BEGIN Record list
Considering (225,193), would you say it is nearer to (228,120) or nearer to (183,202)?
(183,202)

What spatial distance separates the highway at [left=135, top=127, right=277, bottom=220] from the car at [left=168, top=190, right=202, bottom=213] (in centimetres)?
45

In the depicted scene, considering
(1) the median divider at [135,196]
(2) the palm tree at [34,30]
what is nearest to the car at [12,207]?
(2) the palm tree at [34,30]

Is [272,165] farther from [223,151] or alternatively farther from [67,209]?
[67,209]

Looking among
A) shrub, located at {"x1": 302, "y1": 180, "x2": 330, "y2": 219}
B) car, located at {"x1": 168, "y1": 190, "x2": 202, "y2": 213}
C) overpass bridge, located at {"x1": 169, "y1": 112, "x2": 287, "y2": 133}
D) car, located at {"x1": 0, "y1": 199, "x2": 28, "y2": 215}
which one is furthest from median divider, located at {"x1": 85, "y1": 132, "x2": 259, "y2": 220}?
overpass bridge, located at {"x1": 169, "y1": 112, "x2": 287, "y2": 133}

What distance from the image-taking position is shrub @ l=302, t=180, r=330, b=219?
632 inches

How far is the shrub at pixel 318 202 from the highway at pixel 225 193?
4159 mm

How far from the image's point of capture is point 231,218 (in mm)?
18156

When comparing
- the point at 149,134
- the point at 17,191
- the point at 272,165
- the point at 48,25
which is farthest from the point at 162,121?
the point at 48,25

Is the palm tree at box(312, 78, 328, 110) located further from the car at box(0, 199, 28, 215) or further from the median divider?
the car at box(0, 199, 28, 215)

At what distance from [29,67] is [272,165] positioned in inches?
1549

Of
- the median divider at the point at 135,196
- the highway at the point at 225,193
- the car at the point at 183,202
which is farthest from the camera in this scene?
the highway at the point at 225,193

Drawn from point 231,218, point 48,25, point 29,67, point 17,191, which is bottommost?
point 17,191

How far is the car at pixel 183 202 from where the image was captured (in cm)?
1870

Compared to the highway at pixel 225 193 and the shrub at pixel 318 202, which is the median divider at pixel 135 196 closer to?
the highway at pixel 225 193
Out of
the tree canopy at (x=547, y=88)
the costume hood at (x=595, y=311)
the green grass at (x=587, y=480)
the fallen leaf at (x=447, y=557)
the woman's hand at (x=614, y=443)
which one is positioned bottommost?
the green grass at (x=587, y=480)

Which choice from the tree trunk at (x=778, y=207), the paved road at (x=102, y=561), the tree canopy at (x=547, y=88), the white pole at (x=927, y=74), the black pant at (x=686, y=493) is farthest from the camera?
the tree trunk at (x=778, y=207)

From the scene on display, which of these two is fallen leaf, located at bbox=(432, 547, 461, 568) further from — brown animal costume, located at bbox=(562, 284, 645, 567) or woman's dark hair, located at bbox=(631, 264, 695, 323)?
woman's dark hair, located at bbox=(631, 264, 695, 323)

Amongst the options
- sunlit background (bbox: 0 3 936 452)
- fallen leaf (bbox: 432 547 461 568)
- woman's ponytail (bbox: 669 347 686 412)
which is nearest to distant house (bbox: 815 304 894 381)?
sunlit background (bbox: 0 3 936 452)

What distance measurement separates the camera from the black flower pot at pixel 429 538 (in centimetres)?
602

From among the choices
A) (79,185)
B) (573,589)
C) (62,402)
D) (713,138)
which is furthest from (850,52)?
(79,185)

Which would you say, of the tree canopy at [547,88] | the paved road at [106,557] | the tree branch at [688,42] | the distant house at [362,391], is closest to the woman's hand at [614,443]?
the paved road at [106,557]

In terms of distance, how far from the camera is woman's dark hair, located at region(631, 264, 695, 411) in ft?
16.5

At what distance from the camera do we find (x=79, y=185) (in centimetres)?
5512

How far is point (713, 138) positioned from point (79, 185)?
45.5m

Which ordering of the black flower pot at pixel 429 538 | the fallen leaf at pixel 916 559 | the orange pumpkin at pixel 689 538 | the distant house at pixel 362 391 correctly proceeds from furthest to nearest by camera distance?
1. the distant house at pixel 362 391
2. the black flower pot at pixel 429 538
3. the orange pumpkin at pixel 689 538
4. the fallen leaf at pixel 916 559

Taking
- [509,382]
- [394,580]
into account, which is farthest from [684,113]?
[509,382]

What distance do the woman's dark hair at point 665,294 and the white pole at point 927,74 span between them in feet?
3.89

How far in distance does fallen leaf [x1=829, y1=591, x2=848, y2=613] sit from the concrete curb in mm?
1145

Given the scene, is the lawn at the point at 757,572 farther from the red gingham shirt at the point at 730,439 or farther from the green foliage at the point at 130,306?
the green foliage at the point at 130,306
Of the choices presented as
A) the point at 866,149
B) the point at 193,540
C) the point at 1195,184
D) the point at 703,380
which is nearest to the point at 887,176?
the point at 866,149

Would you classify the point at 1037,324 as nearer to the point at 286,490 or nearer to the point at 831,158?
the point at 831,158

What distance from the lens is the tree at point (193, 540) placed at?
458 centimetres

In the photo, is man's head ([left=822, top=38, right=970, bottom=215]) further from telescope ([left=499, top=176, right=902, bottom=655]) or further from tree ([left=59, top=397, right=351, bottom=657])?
END Record list
#### What this task involves:
Pick out every line in the records that contains the word "farther", and copy each of those lines in full.

#### Full answer:
Is [272,165] farther from [223,151] or alternatively farther from [67,209]?
Given the scene, is the lawn at the point at 757,572 farther from the red gingham shirt at the point at 730,439 or farther from the green foliage at the point at 130,306?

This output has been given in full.